Exercise objective ▸
Render the stretch from the line containing "From the photograph" through the line containing "24.2 meters" in the entries below as a Markdown table with the columns Row and Line. Number each row and leave out blank lines.

Material shown ▸
▽
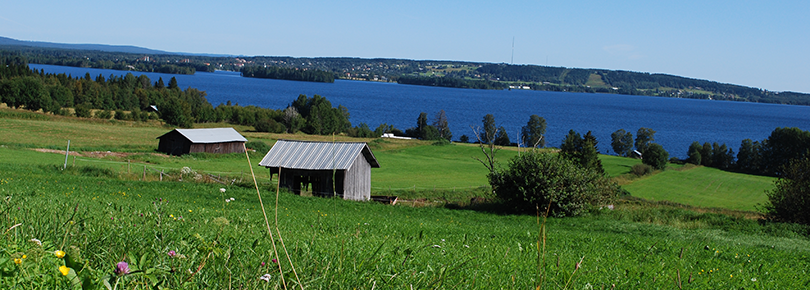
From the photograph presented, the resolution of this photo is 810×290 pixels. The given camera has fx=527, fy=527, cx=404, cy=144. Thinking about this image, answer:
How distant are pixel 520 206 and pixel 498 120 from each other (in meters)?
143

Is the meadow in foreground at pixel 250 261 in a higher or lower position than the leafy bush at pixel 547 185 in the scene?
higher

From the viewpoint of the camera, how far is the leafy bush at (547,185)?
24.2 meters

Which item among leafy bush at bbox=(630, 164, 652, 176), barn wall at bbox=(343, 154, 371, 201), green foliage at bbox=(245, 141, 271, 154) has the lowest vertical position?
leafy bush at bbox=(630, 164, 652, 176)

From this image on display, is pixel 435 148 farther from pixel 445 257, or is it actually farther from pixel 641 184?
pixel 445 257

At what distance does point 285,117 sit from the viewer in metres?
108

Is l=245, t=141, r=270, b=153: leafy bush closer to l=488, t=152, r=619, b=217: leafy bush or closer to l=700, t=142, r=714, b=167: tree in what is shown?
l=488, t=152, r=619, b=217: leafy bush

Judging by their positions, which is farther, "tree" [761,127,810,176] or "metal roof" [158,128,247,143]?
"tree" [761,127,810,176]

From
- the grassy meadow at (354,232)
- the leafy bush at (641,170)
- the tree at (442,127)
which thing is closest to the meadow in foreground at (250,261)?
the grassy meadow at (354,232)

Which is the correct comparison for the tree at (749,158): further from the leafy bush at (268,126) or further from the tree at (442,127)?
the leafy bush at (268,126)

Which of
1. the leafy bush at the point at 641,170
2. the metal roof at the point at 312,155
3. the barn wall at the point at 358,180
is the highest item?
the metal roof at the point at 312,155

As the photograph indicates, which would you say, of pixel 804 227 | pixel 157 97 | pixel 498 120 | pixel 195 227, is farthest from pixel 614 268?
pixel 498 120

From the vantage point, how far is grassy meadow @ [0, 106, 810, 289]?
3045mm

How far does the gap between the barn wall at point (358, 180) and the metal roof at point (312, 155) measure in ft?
△
▽
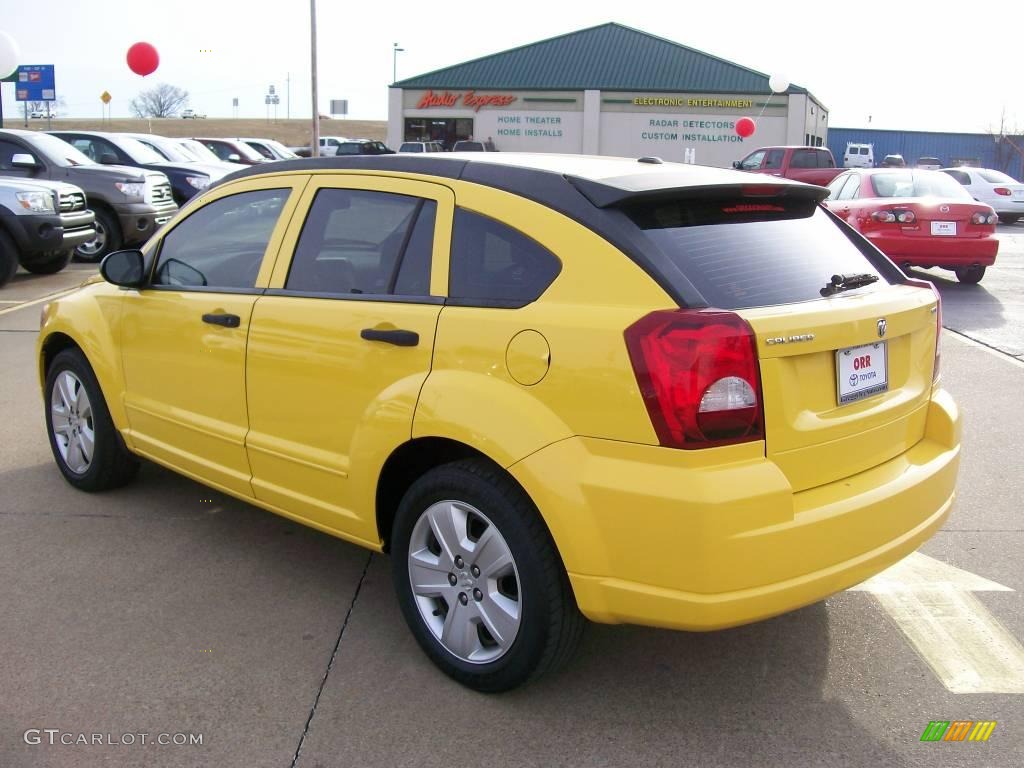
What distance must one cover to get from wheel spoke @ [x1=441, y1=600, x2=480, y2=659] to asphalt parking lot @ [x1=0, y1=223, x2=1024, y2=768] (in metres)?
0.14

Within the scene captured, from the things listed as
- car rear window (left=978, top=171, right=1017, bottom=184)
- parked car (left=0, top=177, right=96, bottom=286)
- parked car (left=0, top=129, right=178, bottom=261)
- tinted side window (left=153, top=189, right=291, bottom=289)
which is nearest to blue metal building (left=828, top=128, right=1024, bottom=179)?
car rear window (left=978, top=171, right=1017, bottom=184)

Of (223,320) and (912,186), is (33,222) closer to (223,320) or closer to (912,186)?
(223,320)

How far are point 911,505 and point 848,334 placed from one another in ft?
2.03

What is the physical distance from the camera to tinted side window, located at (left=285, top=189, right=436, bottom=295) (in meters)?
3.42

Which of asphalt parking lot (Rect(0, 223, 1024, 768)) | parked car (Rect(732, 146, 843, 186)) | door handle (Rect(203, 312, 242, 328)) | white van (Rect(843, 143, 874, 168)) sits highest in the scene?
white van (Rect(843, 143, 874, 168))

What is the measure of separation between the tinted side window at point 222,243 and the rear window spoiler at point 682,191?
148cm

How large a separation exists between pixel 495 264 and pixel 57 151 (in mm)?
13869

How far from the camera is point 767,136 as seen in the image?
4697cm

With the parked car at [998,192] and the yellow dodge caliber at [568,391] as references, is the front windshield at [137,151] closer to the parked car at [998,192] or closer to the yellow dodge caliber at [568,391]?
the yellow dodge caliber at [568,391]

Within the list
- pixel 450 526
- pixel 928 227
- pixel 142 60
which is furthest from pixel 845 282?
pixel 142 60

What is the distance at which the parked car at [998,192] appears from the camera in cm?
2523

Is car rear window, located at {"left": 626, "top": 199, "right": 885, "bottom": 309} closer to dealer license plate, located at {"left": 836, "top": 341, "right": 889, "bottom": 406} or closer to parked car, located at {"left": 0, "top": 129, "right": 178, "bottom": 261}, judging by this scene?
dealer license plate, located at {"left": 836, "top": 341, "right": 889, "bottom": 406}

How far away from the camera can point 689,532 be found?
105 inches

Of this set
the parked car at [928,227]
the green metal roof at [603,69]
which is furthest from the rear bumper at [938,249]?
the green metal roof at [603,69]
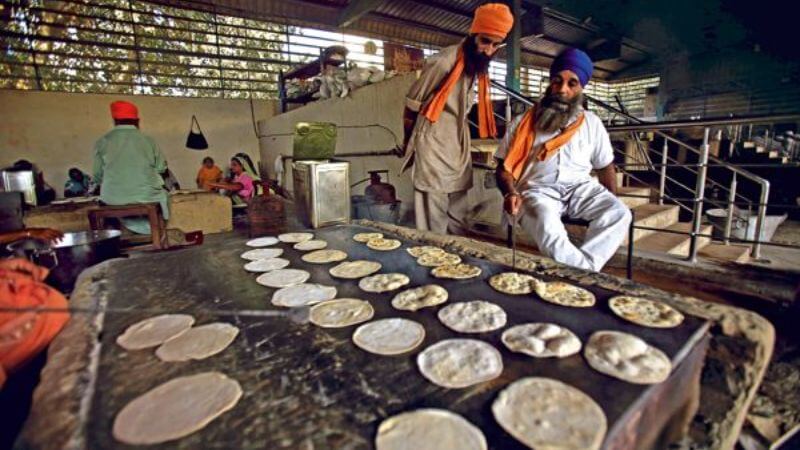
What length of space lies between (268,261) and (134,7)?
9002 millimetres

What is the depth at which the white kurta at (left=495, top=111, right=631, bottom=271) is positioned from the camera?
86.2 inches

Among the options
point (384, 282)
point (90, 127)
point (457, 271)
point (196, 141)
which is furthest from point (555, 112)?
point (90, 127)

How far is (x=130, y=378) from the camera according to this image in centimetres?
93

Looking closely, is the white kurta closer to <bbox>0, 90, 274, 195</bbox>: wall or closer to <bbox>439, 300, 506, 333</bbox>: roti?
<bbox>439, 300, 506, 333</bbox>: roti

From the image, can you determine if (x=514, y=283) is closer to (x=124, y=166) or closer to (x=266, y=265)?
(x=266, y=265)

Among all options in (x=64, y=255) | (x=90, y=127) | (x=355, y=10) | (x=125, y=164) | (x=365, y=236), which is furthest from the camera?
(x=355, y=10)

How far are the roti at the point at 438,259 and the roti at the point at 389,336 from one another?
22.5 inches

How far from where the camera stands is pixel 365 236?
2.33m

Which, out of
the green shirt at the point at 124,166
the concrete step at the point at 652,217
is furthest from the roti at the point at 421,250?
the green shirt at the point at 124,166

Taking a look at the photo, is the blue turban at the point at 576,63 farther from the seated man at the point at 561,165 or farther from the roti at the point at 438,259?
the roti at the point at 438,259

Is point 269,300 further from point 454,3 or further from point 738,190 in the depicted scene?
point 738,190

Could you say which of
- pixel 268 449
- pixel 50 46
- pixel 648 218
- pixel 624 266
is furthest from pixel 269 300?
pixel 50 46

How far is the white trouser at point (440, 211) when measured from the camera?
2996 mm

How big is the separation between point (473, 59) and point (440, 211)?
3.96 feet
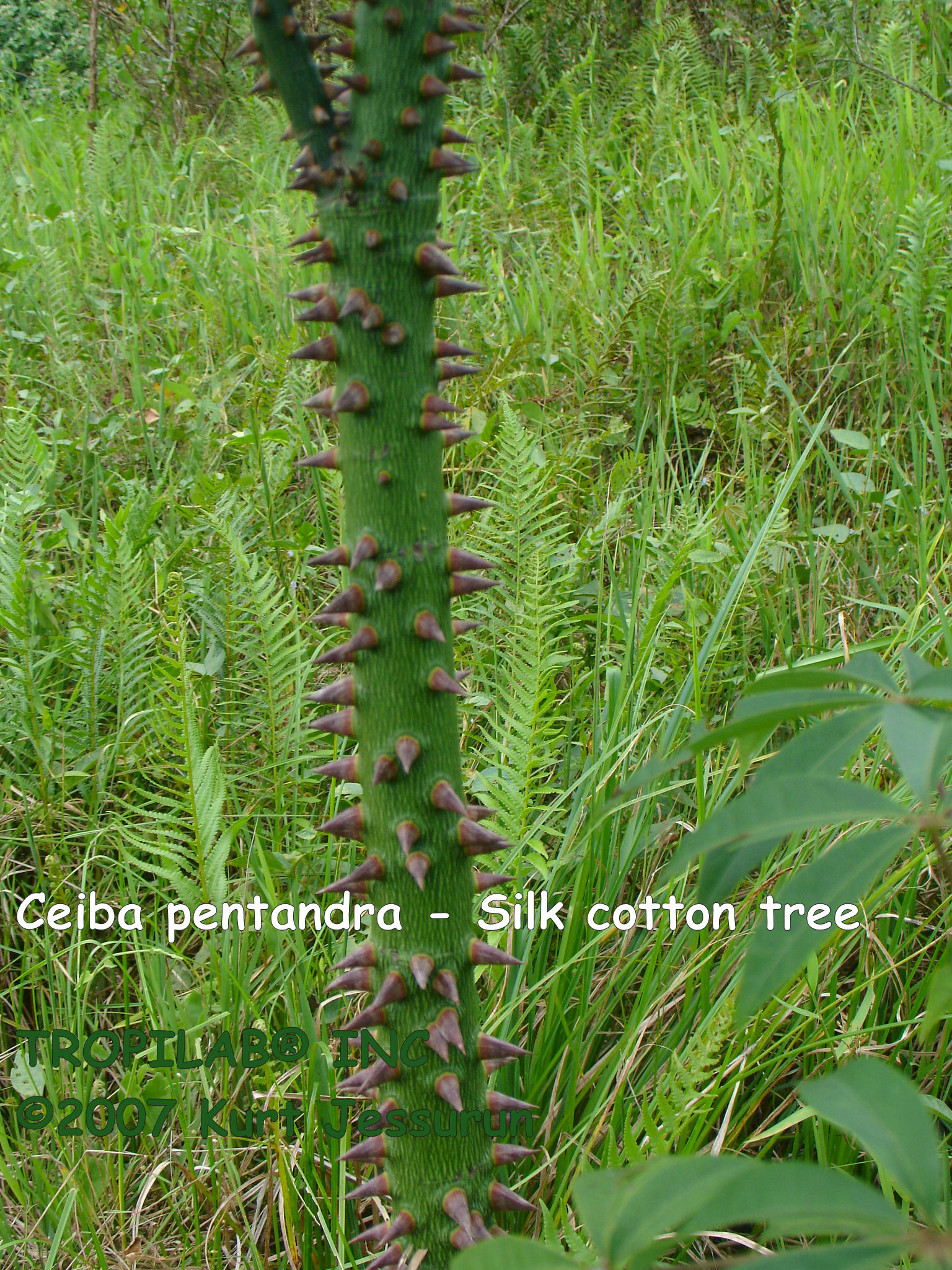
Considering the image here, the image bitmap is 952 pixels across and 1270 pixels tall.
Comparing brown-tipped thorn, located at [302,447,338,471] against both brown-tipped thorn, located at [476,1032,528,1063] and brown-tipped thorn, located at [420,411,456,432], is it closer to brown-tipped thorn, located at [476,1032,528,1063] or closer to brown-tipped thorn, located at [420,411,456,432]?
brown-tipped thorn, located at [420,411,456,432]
△
Solution to this problem ▸
| Row | Line |
|---|---|
| 1 | From the photograph presented, the resolution of this photo is 810×290 pixels. The given camera has fx=527, fy=527, cx=404, cy=144. Thinking about this image, answer: |
| 2 | How distant are pixel 520 206 and pixel 498 120 from each other (in meters)? |
| 3 | 143 |
| 4 | Is the meadow in foreground at pixel 250 261 in a higher or lower position than the leafy bush at pixel 547 185 in the scene? |
| 5 | higher |
| 6 | From the viewpoint of the camera, how far is the leafy bush at (547,185)? |
| 7 | 24.2 meters |